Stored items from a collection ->

________________________________________

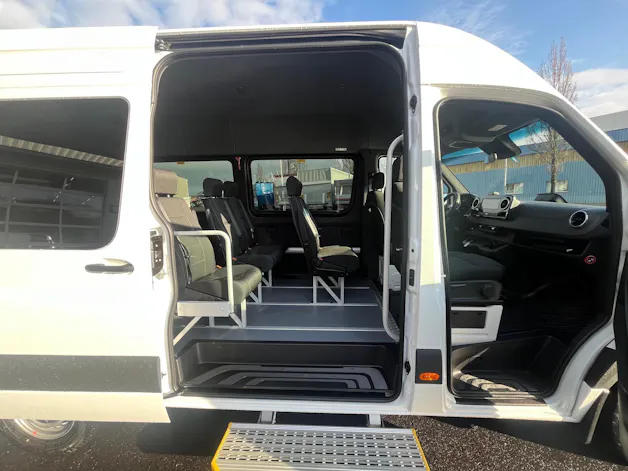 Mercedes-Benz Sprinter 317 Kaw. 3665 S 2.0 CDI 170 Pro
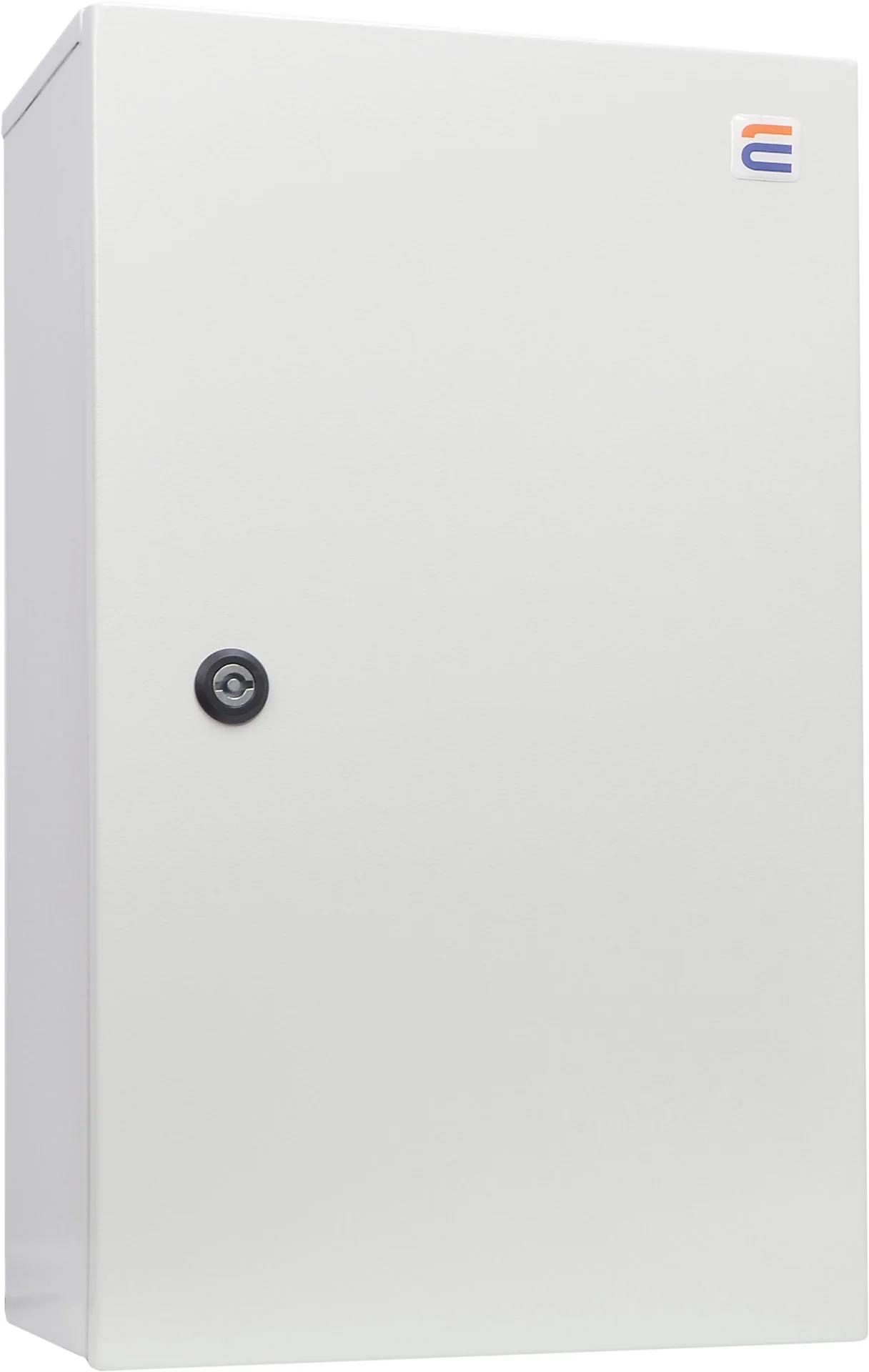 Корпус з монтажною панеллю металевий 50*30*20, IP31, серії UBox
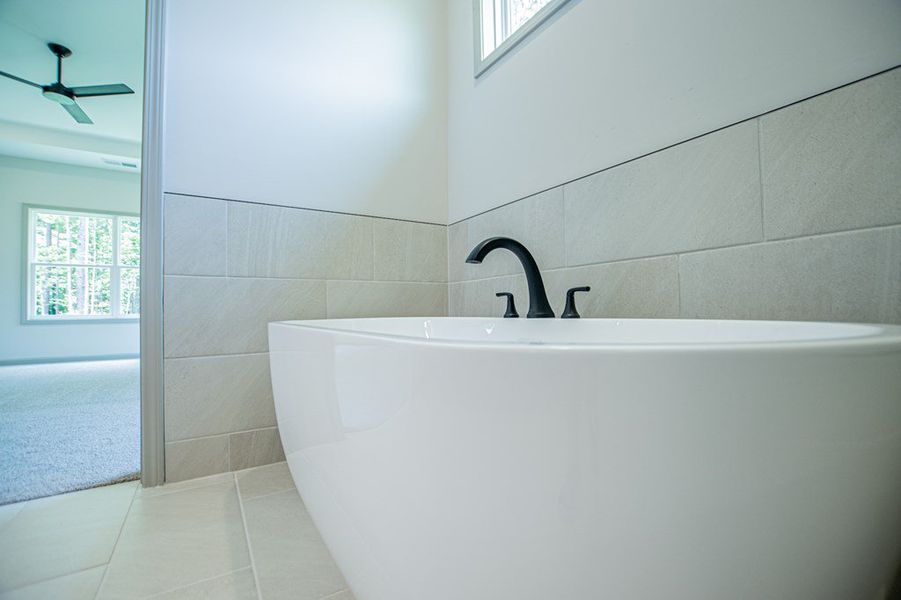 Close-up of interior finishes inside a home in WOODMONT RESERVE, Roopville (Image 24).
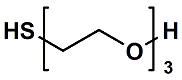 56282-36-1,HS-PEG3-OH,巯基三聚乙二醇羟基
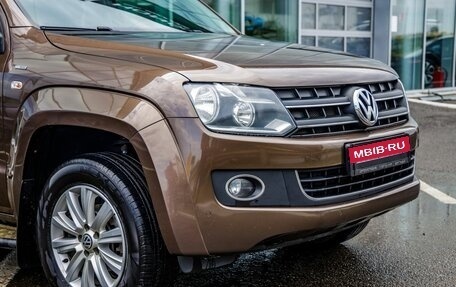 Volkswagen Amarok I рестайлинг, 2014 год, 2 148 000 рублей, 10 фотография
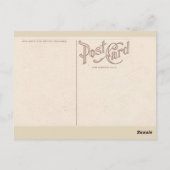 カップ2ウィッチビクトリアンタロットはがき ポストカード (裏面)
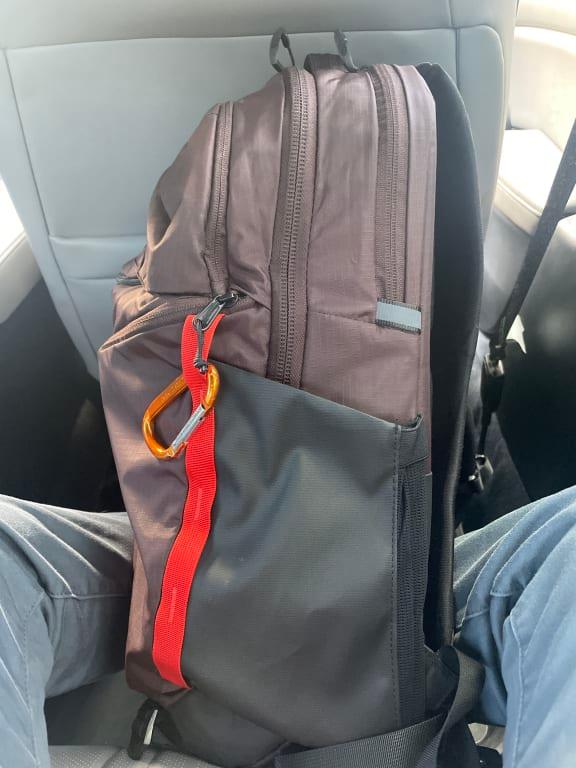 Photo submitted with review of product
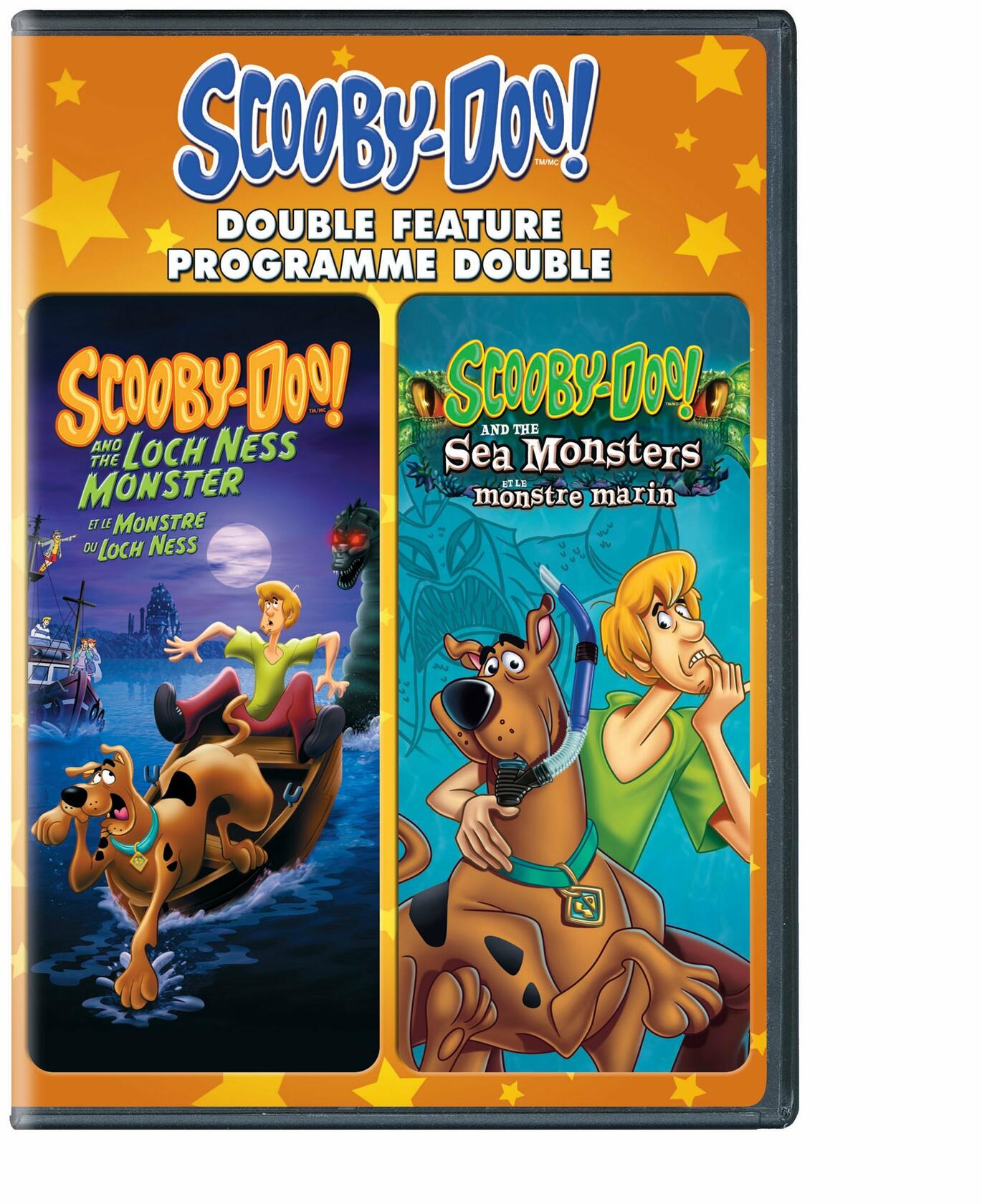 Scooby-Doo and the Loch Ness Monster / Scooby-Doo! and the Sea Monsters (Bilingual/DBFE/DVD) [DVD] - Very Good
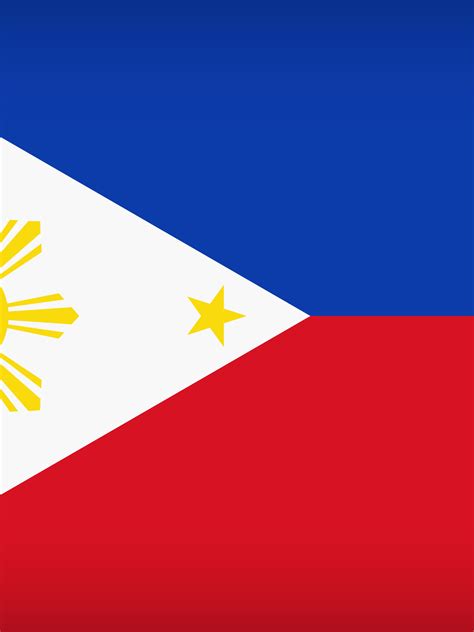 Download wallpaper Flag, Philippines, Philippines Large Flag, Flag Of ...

________________________________________

To do -> Only lines from the one holding "Photo submitted with review of product" through the last line of the entries above are wanted, both ends included, each retyped exactly; no pictures.

Solution to this task ->
 Photo submitted with review of product
 Scooby-Doo and the Loch Ness Monster / Scooby-Doo! and the Sea Monsters (Bilingual/DBFE/DVD) [DVD] - Very Good
 Download wallpaper Flag, Philippines, Philippines Large Flag, Flag Of ...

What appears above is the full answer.